Analysis of sequencing data and alpha diversity

The results of the rarefaction curve can reveal the changes in species diversity and richness of samples with sequencing amount (28, 30). As shown in Fig. 1, the rarefaction curves of the samples based on the number of observed species tended to be stable with the increase in the amount of sequencing effort, which proved that sequencing data were gradually becoming reasonable.

Fig 1.

Two rarefaction curves plotted OTU numbers against sequence numbers for three groups. Curves demonstrate species richness as sequencing depth increases, with group Ar depicting higher richness in both graphs.

Rarefaction curves based on pyrosequencing of endophytic fungi (a) and bacteria (b) of root for each sample.

A total of 299,252 and 293,298 effective tags were obtained for the fungal and bacterial samples, respectively, after filtering and removing chimeric particles, with the library coverage of the samples being higher than 0.988, which indicates that the sequencing data confidently reflected the structure of the endophytic fungi and bacteria community of the samples. Alpha diversity indices (Chao1 and Shannon’s diversity index) presented differences among all samples of R. palmatum. Chao1 indicated a fungal and bacterial community richness trend of Br >Cr > Ar and Ar >Br > Cr, respectively. Shannon’s indicated the fungal and bacterial community richness trend of Br >Ar > Cr and Ar >Br > Cr (Table 1).

TABLE 1.

Community diversity of endophytes under different seasons samples

Sample Endophytic fungi Endophytic bacteria
Effective tags Shannon Chao1 Good-coverage Effective tags Shannon Chao1 Good-coverage
Ar 100,462 3.19 ± 0.09b 121.03 ± 3.57b 0.999 93,107 2.44 ± 0.78 a 588.31 ± 59.89 a 0.994
Br 99,537 3.51 ± 0.07 a 193.33 ± 4.22 a 0.999 103,018 1.23 ± 0.27b 402.16 ± 56.76b 0.995
Cr 99,253 2.91 ± 0.057 c 124.07 ± 7.03b 0.999 97,173 0.83 ± 0.14 c 147.6 ± 42.67 c 0.998

In all libraries, 10 fungal OTUs and 38 bacterial OTUs were shared under different seasons samples. The numbers of fungal OTUs that occurred only in spring roots, summer roots, and autumn roots samples were 216, 459, and 261, respectively, while the numbers of bacterial OTUs that occurred only in spring roots, summer roots, and autumn roots samples were 948, 509, and 137, respectively (Fig. 2).

Fig 2.

Two Venn diagrams compare shared and unique OTUs among three groups. Each section shows the number of OTUs and their percentage contribution within each group, illustrating overlaps and distinctions in microbial composition.

Venn diagram showing the fungal OTUs of different seasons samples (a) and bacterial OTUs of different seasons samples (b).

Community composition

The fungal OTUs were assigned into 10 phyla and 190 genera. The dominant fungal phylum across all of the samples was Ascomycota, with relative abundances ranging from 62.54% to 83.85% (Fig. 3a). At the genus level, Phialophora was the dominant genus in the sample of Ar and Br (28.29% and 34.24%, respectively), Nothodactylaria was the dominant genus in the sample of Cr (15.51%). (Fig. 3b).

Fig 3.

Stacked bar charts depict the relative abundance of microbial taxa at different taxonomic levels across groups Ar, Br, and Cr. Each color represents a distinct taxon.

Relative abundances of the endophytic fungi at the phylum level (a), endophytic fungi at the genus level (b), endophytic bacteria at the phylum level (c), and endophytic bacteria at the genus level (d) for each sample. Relative abundances are based on the proportional frequencies of the DNA sequences that could be classified. “Other” represents the total relative abundance outside the top 10 maximum relative abundance levels.

The bacterial OTUs were assigned to 30 phyla and 307 genera. The dominant bacterial phylum across all of the samples was Proteobacteria, with relative abundances ranging from 49.89% to 69.94% (Fig. 3c). At the genus level, Delftia was the dominant genus in all samples, with relative abundances ranging from 8.94% to 36.20%. (Fig. 3d).

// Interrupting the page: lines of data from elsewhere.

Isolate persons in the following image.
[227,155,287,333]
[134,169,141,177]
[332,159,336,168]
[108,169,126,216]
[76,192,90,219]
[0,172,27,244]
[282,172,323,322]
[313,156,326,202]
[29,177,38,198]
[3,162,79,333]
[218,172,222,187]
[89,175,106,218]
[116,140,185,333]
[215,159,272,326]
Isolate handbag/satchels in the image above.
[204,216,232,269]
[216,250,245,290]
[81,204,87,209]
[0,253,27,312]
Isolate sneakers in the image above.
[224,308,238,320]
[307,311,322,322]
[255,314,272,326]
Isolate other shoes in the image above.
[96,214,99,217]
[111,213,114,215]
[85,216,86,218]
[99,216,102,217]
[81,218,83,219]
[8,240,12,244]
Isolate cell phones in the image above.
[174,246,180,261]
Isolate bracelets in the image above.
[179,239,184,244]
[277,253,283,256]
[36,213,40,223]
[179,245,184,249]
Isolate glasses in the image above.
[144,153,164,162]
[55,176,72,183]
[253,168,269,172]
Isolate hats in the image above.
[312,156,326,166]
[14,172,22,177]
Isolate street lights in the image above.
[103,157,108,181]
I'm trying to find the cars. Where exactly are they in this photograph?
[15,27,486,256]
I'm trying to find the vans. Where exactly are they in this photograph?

Each point in the NMDS plot represents a sample, and different colored points indicate different samples (groups). Since NMDS uses rank ordering, it can be approximated that the closer (far) the distance between two points, the smaller (greater) the difference in the microbial communities in the two samples.

NMDS analysis showed that the fungal and bacterial community composition was generally separated when comparing roots from different seasons (Fig. 4). This implied that the community structure of fungi and bacteria exists difference under different seasons.

Fig 4.

Two MDS plots compare microbial communities across groups Ar, Br, and Cr. Each point represents a sample, and the stress values indicate the goodness of fit. Plots visualize differences in microbial composition between the groups.

NMDS results of fungal (a) and bacterial (b) community compositions. The digital number represented three biological replicates for each sample.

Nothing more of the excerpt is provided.